Photographer Jingna Zhang has lost her case accusing artist Jeff Dieschburg of copyright infringement. The Luxembourg courts ruled on December 7th that the artist was not infringing on Zhang’s work due to “insufficient originality in the photo”.
Jingna Zhang has responded to the ruling, saying that she is “devastated by the copyright ruling in Luxembourg today, which stated that my work lacks originality and therefore will not receive copyright protection in Luxembourg.”
The original photograph was taken by Singaporean photographer Jingna Zhang. The story blew up when she noticed Dieschburg’s image when he exhibited the work at the Strassen contemporary art biennial at the end of May. The resemblance is obviously striking, with the artist even admitting that he used the photograph as a reference image.
The two were unable to come to an agreement over the matter, and Zhang decided to take the artist to court over the matter. Unfortunately, yesterday’s ruling did not favor the photographer.
“The basis of the judge’s ruling was that the model’s pose in my photo is not unique.

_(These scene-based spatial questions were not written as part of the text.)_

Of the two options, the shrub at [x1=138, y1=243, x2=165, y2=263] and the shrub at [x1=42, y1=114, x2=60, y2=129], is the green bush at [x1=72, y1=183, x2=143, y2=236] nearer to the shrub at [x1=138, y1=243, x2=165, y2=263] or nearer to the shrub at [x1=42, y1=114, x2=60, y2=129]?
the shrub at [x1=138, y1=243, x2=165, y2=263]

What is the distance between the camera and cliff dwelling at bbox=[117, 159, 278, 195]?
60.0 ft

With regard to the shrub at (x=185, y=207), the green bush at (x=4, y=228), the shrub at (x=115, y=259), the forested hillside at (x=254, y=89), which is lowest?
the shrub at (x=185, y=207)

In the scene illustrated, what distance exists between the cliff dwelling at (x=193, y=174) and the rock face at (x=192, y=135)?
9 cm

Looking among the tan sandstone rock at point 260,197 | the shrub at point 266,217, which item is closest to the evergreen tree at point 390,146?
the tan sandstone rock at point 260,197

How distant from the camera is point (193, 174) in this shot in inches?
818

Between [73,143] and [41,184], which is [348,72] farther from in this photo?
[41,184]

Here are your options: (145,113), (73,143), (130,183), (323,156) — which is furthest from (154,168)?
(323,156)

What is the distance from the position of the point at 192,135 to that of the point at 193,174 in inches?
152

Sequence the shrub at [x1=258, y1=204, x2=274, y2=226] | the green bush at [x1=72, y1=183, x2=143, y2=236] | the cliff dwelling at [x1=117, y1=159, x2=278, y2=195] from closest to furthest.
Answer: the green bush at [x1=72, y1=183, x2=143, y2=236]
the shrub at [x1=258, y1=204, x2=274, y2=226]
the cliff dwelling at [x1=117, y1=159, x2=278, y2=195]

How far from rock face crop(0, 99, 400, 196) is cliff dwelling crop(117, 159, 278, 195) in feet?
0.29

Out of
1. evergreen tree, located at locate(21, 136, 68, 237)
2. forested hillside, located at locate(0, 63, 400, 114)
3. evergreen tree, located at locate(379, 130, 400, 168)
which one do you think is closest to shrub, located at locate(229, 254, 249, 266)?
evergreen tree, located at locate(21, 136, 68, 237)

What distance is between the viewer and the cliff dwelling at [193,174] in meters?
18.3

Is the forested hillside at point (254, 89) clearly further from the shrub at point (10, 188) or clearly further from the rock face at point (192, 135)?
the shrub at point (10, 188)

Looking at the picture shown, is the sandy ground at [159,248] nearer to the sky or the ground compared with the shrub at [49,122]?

But how can a photo’s copyright be based on a pose alone?” writes Zhang. “If having a unique pose is the premise for copyright protection of an image, then nearly all portrait works in the world will not have copyright protection.”
That’s a very good point. The creation of a photograph, particularly a portrait, requires so much more than just having the subject sit in a certain position. The lighting, colors, props, and styling, all come together to create the whole image.
This ruling effectively allows anyone in Luxembourg to freely and openly exploit, sell, license, and use my work without permission or respect for my rights, despite recognizing me as the copyright holder of my work.
This simply goes against the very principles of copyright law.
– Jingna Zhang
The very fact that Zhang has lost this case in such a blatant infringement really makes a mockery of existing copyright laws. She has vowed to appeal the court’s decision saying that the decision is “not only an injustice for myself but a worrying danger for the entire art and photography community.”
I am devastated by the copyright ruling in Luxembourg today, which stated that my work lacks originality and therefore…
In these times of AI scraping the internet for artists’ and photographers’ work and replicating their styles, this is probably not the first time we will see such cases. Of course, this is not AI but a physical human that really should have known better. But the fact remains: copyright protection is perhaps not as bulletproof as we are led to believe.
Zhang caused a stir last year when she revealed her intentions to quit fashion photography because of racism in the Western fashion world.